Quick Start

This tutorial will help you quickly go through the concepts and usages of important classes in AutoGL. In this tutorial, you will conduct a quick auto graph learning on dataset Cora.

AutoGL Learning

Based on the concept of autoML, auto graph learning aims at automatically solve tasks with data represented by graphs. Unlike conventional learning frameworks, auto graph learning, like autoML, does not need humans inside the experiment loop. You only need to provide the datasets and tasks to the AutoGL solver. This framework will automatically find suitable methods and hyperparameters for you.

The diagram below describes the workflow of AutoGL framework.

To reach the aim of autoML, our proposed auto graph learning framework is organized as follows. We have dataset to maintain the graph datasets given by users. A solver object needs to be built for specifying the target tasks. Inside solver, there are five submodules to help complete the auto graph tasks, namely auto feature engineer, auto model, neural architecture search, hyperparameter optimization and auto ensemble, which will automatically preprocess/enhance your data, choose and optimize deep models and ensemble them in the best way for you.

Let’s say you want to conduct an auto graph learning on dataset Cora. First, you can easily get the Cora dataset using the dataset module:

from autogl.datasets import build_dataset_from_name
cora_dataset = build_dataset_from_name('cora')

The dataset will be automatically downloaded for you.

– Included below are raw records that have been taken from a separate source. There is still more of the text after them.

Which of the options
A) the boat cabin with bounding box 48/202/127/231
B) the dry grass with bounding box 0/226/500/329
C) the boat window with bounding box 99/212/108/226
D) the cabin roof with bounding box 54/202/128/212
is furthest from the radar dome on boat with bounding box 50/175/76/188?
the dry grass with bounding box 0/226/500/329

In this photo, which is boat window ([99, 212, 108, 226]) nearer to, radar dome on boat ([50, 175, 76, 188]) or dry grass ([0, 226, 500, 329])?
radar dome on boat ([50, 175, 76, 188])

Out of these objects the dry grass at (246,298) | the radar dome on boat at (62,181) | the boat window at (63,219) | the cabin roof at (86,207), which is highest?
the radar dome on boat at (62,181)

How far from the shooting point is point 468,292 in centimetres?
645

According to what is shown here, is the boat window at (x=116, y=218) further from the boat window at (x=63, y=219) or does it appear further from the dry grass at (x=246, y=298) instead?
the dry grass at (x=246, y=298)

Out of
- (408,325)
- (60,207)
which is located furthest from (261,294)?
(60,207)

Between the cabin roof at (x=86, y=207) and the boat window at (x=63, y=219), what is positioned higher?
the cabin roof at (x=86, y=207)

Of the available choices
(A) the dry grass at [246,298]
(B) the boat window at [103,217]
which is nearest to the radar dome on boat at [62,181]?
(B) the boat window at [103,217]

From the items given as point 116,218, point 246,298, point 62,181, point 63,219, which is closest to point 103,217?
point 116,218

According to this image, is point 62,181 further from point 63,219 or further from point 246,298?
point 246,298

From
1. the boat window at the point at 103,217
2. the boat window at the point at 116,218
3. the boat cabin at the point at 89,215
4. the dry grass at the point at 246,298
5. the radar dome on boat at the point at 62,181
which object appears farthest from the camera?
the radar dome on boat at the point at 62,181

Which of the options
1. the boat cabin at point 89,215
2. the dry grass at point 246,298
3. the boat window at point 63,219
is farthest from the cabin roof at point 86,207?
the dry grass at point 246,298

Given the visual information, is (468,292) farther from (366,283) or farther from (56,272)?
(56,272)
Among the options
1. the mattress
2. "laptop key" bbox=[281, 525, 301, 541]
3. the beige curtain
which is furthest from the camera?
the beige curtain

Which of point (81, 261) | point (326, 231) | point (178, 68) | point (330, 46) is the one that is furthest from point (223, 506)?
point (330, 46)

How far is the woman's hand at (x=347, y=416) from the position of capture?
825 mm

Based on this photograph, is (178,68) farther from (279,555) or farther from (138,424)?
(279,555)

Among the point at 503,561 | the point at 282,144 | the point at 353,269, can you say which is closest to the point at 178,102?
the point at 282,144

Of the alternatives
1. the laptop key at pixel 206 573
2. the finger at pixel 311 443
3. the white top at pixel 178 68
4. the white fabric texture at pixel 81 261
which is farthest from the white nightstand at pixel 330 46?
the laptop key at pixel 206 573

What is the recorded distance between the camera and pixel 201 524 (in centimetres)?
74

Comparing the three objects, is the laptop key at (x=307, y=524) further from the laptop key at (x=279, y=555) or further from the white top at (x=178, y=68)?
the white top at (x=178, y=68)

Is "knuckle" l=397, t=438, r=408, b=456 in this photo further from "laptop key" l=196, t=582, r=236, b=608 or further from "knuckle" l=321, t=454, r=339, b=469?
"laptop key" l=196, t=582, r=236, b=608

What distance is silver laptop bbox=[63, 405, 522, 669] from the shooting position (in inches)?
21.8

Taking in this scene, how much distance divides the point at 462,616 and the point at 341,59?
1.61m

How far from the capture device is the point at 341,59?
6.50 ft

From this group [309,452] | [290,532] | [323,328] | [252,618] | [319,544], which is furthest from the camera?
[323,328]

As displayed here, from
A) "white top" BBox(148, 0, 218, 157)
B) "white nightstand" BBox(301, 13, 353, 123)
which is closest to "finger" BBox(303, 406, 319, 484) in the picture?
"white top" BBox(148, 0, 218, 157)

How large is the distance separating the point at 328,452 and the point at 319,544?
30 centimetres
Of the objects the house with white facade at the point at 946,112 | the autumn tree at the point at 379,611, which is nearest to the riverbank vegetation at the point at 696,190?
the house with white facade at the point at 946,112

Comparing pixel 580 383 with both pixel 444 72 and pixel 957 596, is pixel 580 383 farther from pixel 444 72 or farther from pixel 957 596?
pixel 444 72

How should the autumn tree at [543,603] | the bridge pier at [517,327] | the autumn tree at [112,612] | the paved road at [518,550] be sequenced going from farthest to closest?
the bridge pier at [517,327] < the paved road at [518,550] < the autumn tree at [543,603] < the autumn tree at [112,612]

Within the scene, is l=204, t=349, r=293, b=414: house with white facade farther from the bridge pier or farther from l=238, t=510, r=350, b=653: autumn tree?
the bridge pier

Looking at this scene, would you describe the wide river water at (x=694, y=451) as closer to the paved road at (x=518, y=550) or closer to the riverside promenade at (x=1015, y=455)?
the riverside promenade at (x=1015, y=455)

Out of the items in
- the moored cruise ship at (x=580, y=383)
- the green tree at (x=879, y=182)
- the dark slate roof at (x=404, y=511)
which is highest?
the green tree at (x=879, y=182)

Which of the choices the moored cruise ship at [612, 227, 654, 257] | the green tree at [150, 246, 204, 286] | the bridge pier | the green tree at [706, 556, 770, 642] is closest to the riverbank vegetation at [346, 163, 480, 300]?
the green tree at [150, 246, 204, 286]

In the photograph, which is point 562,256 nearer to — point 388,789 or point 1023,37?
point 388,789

Please refer to AutoGL Dataset or autogl.datasets for more details of dataset constructions, available datasets, add local datasets, etc.

After deriving the dataset, you can build a node classification solver to handle auto training process:

import torch
device = torch.device('cuda' if torch.cuda.is_available() else 'cpu')
from autogl.solver import AutoNodeClassifier
solver = AutoNodeClassifier(
    feature_module='deepgl',
    graph_models=['gcn', 'gat'],
    hpo_module='anneal',
    ensemble_module='voting',
    device=device
)

In this way, we build a node classification solver, which will use deepgl as its feature engineer, and use anneal hyperparameter optimizer to optimize the given three models ['gcn','gat']. The derived models will then be ensembled using voting ensembler. Please refer to the corresponding tutorials or documentation to see the definition and usages of available submodules.

Then, you can fit the solver and then check the leaderboard:

solver.fit(cora_dataset, time_limit=3600)
solver.get_leaderboard().show()

The time_limit is set to 3600 so that the whole auto graph process will not exceed 1 hour. solver.show() will present the models maintained by solver, with their performances on the validation dataset.

Then, you can make the predictions and evaluate the results using the evaluation functions provided:

from autogl.module.train import Acc
predicted = solver.predict_proba()
print('Test accuracy: ', Acc.evaluate(predicted,
    cora_dataset.data.y[cora_dataset.data.test_mask].cpu().numpy()))

Note

You don’t need to pass the cora_dataset again when predicting, since the dataset is remembered by the solver and will be reused when no dataset is passed at predicting. However, you can also pass a new dataset when predicting, and the new dataset will be used instead of the remembered one. Please refer to AutoGL Solver or autogl.solver for more details.